- **Using the information**
1 - In the text on ALCTS communication options, what is the name of the first ALCTS web log?
2 - List every activity that the text on ALCTS communication options says committee members can carry out in an online community.
3 - Write out the stretch of the text on ALCTS communication options from "How does your" through "2007 Midwinter Wiki.".

___ Text block ___

Blogs, Wikis, and You II: ALCTS Communication Options

How does your ALCTS group communicate to do its work? Do you post information to your group's web site? Electronic discussion lists are a very popular solution. They work perfectly for some groups, but when document (file) sharing and frequent editing are part of the work, these solutions break down a bit. Online communities (OCs), web logs (blogs), and wikis are three technologies that offer new ways to connect, communicate, share, learn, and produce.

ALA recently began providing these tools to all of its groups. ALCTS members have already taken part by building online communities (about a dozen so far), launching Digiblog, (the first of what we hope will be many web logs), creating CC:DA's new private wiki, and posting ALCTS-specific event information to the 2007 Midwinter Wiki.

Following are instructions on how to request blogs, wikis and online communities and a little information about each. Get more information about new technology and ALA.

Online Communities

Are online spaces, accessible via your web browser, where access is limited to committee members (or any specific group) where they can post committee information and FAQs, share and archive documents, keep a group calendar, engage in discussion via threads or online chat, and link to any site on the web. “Does Your Committee Need a Community” is a guide to requesting an online community and getting training with the software.


Widely known for being the home to personal journals, blogs are web sites that combine text, images, and links to other blogs, web pages, and other media related to its topic. ALCTS (like other ALA groups) is using a blog to allow discussion on specific professional issues among the members of the entire online community on the web.

___ Provided data ___

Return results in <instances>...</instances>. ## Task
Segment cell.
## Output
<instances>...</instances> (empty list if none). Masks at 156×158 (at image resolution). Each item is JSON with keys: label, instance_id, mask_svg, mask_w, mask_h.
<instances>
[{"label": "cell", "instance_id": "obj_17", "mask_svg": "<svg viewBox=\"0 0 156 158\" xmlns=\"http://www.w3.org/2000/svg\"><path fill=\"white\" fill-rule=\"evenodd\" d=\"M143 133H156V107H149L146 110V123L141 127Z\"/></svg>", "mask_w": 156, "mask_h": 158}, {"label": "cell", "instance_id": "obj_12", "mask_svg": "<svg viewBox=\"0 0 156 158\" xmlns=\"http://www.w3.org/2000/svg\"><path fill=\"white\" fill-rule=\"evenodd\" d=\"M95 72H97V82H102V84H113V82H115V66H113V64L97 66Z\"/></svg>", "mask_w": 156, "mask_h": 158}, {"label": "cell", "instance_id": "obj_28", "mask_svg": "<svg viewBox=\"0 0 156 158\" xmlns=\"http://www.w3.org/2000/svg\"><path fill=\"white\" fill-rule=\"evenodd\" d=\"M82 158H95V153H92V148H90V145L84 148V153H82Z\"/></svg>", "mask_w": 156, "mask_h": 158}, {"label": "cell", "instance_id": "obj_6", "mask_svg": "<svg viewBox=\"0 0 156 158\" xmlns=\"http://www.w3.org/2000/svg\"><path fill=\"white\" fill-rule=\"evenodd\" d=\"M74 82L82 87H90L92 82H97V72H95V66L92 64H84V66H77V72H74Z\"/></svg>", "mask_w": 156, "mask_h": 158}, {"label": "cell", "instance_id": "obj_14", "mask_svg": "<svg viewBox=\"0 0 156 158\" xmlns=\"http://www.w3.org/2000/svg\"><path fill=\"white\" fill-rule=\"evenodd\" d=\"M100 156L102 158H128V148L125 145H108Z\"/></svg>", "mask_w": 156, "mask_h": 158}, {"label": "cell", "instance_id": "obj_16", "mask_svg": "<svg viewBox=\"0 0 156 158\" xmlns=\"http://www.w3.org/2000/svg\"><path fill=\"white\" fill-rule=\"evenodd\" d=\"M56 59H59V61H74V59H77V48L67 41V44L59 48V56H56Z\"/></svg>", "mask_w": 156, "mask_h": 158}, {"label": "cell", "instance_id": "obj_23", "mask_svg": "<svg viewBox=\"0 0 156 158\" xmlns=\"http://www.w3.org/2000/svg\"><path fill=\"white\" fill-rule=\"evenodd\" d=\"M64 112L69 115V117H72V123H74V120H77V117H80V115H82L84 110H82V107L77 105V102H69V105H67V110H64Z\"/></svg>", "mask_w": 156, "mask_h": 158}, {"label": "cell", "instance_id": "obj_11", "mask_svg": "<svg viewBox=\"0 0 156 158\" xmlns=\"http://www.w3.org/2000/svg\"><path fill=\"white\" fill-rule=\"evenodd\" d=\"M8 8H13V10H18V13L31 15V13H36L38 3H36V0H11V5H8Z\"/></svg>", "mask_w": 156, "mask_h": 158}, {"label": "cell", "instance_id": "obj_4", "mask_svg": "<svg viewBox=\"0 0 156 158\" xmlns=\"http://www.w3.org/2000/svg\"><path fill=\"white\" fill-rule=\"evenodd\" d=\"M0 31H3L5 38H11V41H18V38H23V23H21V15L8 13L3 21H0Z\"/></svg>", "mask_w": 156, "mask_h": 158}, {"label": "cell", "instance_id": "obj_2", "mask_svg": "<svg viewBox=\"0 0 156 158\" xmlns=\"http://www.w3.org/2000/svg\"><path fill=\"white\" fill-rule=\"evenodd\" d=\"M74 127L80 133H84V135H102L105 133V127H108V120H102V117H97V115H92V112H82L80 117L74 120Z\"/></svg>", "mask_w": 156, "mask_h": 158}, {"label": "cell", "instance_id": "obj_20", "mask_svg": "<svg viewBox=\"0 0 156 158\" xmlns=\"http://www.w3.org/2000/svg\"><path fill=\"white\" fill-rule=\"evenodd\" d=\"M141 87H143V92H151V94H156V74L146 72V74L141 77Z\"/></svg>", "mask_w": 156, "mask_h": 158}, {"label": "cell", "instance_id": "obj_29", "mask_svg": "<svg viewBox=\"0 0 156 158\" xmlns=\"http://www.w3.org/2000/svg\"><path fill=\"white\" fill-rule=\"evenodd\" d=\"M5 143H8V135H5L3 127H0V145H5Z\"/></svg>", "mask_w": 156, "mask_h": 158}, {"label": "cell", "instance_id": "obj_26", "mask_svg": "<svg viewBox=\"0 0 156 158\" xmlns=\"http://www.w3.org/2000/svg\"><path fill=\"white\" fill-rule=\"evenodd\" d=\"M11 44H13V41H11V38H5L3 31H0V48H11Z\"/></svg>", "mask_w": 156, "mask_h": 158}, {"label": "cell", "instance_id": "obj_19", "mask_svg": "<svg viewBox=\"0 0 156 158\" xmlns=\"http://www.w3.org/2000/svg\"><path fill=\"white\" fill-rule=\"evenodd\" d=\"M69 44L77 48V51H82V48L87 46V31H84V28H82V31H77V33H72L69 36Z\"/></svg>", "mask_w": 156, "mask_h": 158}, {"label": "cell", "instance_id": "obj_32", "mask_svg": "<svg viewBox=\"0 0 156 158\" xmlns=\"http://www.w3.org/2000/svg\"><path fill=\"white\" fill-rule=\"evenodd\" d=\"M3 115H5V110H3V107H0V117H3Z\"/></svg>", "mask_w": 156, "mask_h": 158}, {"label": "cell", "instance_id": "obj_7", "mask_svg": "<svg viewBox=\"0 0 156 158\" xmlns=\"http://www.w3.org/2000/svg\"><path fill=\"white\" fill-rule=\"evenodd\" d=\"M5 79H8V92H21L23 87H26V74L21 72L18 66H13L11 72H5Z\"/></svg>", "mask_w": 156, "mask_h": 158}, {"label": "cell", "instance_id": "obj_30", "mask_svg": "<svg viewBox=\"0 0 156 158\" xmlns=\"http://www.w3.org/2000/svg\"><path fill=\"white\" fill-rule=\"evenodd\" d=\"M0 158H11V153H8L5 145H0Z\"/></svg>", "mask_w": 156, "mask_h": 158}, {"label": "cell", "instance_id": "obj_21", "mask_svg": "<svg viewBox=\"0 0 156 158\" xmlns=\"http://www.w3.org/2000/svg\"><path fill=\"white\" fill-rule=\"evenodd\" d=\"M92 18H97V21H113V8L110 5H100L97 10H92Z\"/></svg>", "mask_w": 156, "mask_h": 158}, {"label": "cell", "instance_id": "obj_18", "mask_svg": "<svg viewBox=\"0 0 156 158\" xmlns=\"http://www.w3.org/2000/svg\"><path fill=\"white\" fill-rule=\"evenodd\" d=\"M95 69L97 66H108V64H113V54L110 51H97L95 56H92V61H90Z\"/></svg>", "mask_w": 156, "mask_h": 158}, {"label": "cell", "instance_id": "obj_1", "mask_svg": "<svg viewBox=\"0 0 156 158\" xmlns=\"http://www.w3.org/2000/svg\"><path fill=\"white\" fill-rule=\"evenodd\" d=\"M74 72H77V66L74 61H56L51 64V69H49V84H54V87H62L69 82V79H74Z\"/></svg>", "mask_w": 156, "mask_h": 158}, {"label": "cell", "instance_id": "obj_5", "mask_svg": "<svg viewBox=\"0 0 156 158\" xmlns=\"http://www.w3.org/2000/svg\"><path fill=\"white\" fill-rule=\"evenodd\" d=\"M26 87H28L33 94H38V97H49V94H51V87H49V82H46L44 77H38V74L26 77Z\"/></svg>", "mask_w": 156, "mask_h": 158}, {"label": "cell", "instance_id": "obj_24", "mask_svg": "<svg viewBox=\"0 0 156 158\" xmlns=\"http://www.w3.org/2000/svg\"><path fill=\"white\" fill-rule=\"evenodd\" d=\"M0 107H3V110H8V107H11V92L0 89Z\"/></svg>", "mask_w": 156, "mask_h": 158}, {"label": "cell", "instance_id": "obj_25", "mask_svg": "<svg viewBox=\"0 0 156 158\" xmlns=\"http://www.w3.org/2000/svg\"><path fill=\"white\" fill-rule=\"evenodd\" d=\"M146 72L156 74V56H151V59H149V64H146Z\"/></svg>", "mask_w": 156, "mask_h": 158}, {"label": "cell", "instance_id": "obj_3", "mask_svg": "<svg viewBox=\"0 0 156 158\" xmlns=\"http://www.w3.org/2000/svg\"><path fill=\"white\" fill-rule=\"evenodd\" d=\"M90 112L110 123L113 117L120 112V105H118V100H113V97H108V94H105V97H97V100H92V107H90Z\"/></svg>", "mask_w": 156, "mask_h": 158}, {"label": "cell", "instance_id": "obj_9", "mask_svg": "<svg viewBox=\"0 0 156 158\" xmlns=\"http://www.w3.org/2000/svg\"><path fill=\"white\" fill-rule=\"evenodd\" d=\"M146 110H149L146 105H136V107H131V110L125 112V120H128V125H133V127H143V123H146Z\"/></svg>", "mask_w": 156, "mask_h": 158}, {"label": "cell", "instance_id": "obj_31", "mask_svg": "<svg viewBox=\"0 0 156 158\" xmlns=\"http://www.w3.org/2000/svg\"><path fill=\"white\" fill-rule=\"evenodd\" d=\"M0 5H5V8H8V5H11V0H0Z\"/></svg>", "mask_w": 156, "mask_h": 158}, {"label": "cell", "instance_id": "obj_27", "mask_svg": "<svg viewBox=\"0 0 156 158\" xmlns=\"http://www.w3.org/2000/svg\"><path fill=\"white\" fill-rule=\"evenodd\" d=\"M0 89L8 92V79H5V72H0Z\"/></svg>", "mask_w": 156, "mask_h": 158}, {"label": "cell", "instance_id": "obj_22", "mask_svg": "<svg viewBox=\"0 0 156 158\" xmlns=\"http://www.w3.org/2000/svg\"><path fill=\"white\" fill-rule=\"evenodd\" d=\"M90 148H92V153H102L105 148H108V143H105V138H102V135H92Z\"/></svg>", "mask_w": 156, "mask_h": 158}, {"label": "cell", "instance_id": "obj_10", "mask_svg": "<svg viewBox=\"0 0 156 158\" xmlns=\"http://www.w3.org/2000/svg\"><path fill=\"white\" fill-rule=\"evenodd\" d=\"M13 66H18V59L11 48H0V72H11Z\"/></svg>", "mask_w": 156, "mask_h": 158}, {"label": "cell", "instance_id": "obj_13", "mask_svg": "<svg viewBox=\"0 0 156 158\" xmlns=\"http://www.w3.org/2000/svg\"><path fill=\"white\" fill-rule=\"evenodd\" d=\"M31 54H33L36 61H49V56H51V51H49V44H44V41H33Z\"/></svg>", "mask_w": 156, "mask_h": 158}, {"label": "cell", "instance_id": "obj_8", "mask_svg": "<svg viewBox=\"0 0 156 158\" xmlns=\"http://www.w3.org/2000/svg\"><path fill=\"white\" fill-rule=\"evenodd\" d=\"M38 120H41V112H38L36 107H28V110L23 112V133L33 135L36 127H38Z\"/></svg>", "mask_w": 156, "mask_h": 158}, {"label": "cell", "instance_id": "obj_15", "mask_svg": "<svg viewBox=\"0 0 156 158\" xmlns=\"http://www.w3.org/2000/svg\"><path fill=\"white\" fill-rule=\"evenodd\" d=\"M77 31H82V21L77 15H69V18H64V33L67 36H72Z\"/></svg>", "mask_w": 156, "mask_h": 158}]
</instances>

___

- **Responses to the tasks**
1 - Digiblog

2 -
- Post committee information and FAQs
- Share and archive documents
- Keep a group calendar
- Engage in discussion via threads or online chat
- Link to any site on the web

3 -
How does your ALCTS group communicate to do its work? Do you post information to your group's web site? Electronic discussion lists are a very popular solution. They work perfectly for some groups, but when document (file) sharing and frequent editing are part of the work, these solutions break down a bit. Online communities (OCs), web logs (blogs), and wikis are three technologies that offer new ways to connect, communicate, share, learn, and produce.

ALA recently began providing these tools to all of its groups. ALCTS members have already taken part by building online communities (about a dozen so far), launching Digiblog, (the first of what we hope will be many web logs), creating CC:DA's new private wiki, and posting ALCTS-specific event information to the 2007 Midwinter Wiki.